Another thing is this (or variations), which you use quite often. You use shell variable expansion inside a regexp:

s_'$ST'_'$LOC'_

This is OK in principle, but: you have to make sure the variables contents doesn't have regexp metacharacters in it. It might lead to unintended matches. It might be safer to escape the "." to "\." for instance:

# ST="static.4chan.org"

Also i am not sure if this way of interrupting the single quotes doesn't break the string. Maybe

s_'"$ST"'_'"$LOC"'_

would be a safer way to achieve what you want.

I would put back the "" instead of the "\{1,1000\}" constructs you used.

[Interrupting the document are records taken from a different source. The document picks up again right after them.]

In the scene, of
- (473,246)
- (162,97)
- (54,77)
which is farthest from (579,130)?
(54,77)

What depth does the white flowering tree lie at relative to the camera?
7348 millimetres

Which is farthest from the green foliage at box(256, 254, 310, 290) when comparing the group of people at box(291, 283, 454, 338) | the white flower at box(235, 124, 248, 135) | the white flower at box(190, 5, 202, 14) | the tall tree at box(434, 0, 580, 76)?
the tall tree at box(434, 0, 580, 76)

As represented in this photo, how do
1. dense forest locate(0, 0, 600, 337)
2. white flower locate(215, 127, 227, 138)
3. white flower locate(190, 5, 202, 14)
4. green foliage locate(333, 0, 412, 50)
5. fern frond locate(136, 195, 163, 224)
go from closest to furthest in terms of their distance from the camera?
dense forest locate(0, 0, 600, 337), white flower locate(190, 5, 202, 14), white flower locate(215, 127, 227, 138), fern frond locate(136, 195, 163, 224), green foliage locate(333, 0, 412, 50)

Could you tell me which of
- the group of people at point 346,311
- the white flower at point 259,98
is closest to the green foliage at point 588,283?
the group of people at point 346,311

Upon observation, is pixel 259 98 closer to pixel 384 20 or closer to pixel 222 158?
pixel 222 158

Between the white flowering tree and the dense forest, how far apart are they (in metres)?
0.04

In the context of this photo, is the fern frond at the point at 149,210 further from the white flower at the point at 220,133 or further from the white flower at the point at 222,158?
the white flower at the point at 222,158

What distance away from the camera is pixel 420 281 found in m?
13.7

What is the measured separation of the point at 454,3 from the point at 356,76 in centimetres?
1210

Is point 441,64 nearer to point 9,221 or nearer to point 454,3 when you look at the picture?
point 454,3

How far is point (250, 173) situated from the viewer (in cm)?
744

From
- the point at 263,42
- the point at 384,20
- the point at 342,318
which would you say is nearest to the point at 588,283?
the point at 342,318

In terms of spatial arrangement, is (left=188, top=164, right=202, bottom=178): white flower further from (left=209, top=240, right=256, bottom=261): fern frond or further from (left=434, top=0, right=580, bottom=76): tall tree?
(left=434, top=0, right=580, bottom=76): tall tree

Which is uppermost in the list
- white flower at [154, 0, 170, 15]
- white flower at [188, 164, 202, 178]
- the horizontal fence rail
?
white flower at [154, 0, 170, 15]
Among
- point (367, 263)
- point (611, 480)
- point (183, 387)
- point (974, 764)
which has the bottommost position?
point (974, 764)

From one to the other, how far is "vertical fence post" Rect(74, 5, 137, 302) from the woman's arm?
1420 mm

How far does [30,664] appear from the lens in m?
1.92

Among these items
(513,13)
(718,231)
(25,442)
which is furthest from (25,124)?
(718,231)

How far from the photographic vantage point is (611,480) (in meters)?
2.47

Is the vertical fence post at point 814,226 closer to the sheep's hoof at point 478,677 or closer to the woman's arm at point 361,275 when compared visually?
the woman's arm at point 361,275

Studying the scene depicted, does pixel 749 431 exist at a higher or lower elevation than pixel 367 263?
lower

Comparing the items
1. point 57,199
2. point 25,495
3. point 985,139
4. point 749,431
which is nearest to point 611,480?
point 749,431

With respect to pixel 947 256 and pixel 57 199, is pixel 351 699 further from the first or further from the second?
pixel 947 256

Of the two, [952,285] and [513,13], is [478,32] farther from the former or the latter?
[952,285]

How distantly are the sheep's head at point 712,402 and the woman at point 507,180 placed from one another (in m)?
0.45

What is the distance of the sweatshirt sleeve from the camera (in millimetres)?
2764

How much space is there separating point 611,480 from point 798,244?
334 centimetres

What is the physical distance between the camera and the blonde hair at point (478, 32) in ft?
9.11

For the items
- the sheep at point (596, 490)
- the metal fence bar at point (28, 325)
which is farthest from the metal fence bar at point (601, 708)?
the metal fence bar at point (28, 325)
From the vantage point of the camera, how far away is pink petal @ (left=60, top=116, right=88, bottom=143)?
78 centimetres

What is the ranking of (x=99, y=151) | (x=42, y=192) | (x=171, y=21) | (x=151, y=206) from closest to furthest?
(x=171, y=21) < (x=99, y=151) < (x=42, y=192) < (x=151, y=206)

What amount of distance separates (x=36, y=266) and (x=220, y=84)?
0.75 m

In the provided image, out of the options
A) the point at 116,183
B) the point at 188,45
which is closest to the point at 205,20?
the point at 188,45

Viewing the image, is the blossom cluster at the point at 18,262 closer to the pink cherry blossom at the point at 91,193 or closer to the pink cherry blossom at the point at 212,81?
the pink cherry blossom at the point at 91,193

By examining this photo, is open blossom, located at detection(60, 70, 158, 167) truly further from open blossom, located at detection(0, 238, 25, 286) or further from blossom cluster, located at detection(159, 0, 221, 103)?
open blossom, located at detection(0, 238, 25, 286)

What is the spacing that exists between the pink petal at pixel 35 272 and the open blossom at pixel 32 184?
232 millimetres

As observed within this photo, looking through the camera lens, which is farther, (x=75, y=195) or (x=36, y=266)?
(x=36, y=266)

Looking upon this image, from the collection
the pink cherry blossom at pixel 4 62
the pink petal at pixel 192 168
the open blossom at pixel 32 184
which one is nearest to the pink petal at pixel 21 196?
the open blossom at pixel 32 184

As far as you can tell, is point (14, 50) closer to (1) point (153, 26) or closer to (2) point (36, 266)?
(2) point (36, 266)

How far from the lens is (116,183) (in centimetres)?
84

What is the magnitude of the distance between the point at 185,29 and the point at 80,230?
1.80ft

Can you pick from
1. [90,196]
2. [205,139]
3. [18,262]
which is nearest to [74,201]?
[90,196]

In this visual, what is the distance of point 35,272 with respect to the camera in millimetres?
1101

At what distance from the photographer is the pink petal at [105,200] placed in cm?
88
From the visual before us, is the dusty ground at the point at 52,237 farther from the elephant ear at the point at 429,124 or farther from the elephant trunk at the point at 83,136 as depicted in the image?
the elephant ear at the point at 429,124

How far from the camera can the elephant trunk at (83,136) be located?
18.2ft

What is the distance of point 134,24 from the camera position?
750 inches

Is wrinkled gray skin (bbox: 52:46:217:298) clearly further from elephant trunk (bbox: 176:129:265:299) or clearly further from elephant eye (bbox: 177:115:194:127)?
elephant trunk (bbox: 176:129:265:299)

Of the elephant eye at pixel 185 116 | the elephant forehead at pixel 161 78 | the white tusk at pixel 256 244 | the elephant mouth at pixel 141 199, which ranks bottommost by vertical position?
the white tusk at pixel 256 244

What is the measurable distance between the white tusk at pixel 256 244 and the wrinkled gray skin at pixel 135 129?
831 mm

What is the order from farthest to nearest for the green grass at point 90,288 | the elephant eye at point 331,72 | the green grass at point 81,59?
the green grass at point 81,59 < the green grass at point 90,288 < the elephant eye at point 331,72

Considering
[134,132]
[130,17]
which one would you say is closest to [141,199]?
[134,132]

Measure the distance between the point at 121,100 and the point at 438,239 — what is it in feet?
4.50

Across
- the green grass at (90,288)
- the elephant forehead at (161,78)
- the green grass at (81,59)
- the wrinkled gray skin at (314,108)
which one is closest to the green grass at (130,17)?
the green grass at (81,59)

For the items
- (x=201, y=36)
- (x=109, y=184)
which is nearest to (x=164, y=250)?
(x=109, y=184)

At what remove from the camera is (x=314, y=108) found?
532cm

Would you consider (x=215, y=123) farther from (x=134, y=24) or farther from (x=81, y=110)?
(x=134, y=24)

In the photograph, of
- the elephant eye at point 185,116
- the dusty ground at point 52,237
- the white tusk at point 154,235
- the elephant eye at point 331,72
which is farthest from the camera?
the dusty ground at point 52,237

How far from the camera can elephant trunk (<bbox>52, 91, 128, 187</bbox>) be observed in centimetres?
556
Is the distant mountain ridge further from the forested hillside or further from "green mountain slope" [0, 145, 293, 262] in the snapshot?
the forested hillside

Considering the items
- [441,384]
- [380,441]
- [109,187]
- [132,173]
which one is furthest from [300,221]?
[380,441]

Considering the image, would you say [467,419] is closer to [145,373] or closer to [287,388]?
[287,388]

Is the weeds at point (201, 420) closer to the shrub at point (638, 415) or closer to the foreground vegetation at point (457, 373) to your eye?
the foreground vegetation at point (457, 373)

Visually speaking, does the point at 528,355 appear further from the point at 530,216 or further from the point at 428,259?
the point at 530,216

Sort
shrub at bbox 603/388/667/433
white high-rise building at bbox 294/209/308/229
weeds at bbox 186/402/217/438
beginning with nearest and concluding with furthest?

Actually i can't believe someone underwent the effort of writing a sed port and missed the proper implementation of something as basic as the metacharacter "".

I hope this helps.

bakunin

Adolf1994 · August 7, 2012, 6:55pm

Thanks for pointing out these, bakunin.
I use the {n,m} format to reduce the number of the backtracks.
I actually found problems where I have to use the S1 and S2 variables.
I'll be experimenting with what you suggested.

---------- Post updated at 12:55 AM ---------- Previous update was at 12:45 AM ----------

And now that the unmatched _ is solved, the command with the S2 variable just wouldn't work.

244an · August 7, 2012, 7:42pm

I haven't studied the whole thread in details, but perhaps I saw why your S2 variable doesn't work. It's used in a regexp? The S2 variable has some "[" in it, e.g. a[exp] , and that will be used as a regexp expression.